Saved data items
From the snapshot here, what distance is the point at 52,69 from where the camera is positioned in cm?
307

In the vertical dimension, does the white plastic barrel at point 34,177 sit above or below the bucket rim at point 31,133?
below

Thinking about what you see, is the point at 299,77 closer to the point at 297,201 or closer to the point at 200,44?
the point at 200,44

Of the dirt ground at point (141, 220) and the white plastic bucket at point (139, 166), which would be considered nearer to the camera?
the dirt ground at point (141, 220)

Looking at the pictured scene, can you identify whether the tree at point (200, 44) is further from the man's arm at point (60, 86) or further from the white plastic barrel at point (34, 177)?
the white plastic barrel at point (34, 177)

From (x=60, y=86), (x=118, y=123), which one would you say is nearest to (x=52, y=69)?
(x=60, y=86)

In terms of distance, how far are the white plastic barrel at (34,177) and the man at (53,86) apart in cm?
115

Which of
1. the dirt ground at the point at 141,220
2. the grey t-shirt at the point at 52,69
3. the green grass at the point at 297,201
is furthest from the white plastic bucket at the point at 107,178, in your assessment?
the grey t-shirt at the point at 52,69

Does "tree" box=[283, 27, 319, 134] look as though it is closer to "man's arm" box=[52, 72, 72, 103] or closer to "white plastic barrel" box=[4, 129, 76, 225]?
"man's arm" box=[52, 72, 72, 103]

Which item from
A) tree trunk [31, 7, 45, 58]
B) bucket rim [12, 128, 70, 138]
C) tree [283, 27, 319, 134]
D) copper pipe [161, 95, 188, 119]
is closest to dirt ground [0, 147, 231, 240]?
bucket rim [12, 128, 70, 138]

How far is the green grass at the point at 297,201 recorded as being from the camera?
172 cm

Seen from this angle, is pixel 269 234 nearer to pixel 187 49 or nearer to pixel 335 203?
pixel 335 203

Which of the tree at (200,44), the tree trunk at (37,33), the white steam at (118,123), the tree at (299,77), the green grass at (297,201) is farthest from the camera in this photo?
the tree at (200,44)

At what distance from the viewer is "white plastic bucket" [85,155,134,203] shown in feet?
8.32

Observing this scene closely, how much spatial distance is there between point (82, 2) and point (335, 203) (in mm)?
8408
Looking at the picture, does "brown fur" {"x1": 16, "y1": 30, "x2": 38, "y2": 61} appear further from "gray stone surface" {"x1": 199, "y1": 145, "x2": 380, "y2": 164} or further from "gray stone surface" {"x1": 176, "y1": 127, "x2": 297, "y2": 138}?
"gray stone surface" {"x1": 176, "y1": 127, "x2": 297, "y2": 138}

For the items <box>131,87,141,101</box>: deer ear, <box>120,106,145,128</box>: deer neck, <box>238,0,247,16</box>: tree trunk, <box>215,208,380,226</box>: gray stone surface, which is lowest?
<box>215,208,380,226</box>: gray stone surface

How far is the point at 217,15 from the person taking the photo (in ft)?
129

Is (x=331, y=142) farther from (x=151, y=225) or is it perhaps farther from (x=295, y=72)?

What you need to do => Turn the lines from the one containing "For the items" through the end of the items into a JSON list of strings, one string per line, with blank lines left out.

Full response =>
[
  "For the items <box>131,87,141,101</box>: deer ear, <box>120,106,145,128</box>: deer neck, <box>238,0,247,16</box>: tree trunk, <box>215,208,380,226</box>: gray stone surface, which is lowest?",
  "<box>215,208,380,226</box>: gray stone surface",
  "How far is the point at 217,15 from the person taking the photo (in ft)?",
  "129",
  "Is (x=331, y=142) farther from (x=151, y=225) or is it perhaps farther from (x=295, y=72)?"
]